Aan de Voorzitter van de Tweede Kamer der Staten-Generaal
Den Haag, 28 oktober 2021
In het besluit Uitgebreide Producentenverantwoordelijkheid1 is aangekondigd dat het Ministerie van Infrastructuur en Waterstaat een onderzoek
uit laat voeren naar hoe producenten financieel en organisatorisch invulling kunnen
geven aan hun verplichtingen ten aanzien van uitgebreide producentenverantwoordelijkheid
(UPV). Hierbij bied ik dit onderzoek aan uw Kamer aan (zie bijlage)2.

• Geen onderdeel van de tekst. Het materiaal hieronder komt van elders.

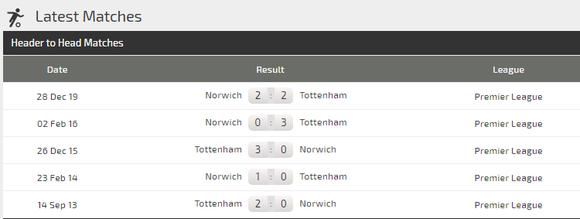 Dự đoán Tottenham - Norwich: Gà trống vùi dập đối thủ dưới cơ (Mới cập nhật) ảnh 4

Het onderzoek is uitgevoerd door Rebel Group in samenwerking met het Ministerie van
Infrastructuur en Waterstaat. De onderzoekers hebben samen met IenW een theoretisch
model verder uitgewerkt en vervolgens een model gebouwd waarmee de kosten en eventuele
baten inzichtelijk worden van de fase na het gebruik van een product. Op deze wijze
kan al bij het op de markt brengen van een product rekening worden gehouden met de
kosten en eventuele baten na het gebruik van het product en wordt inzichtelijk gemaakt
welke financiële reserveringen producenten zouden moeten doen om aan hun producentenverantwoordelijkheid
te kunnen voldoen. De onderzoekers hebben rekening gehouden met verschillende circulaire
bedrijfsmodellen waarbij de verschillende R-strategieën centraal staan. Ter illustratie
zijn de toekomstige kosten modelmatig in kaart gebracht voor drie theoretische productcategorieën
en is op basis daarvan inzicht gegeven in de hoogte en ontwikkeling van de te treffen
reservering. Daarnaast is gekeken naar de uitvoerbaarheid van het model voor verschillende
productgroepen.
In huidige UPV-systemen worden vaak pas kosten gemaakt op het moment dat een product
afgedankt wordt. Door reeds een reservering te treffen aan de voorkant stellen bedrijven
bij het op de markt brengen van producten al zeker dat er voldoende middelen beschikbaar
zullen zijn op het moment dat producten afgedankt worden. Door de financiële reservering
voor deze toekomstige kosten bij het op de markt brengen van een product ontstaat
bij de producent ook een prikkel om in een zo vroeg mogelijk stadium te sturen op
het voorkomen van afval en voor een circulair alternatief te kiezen.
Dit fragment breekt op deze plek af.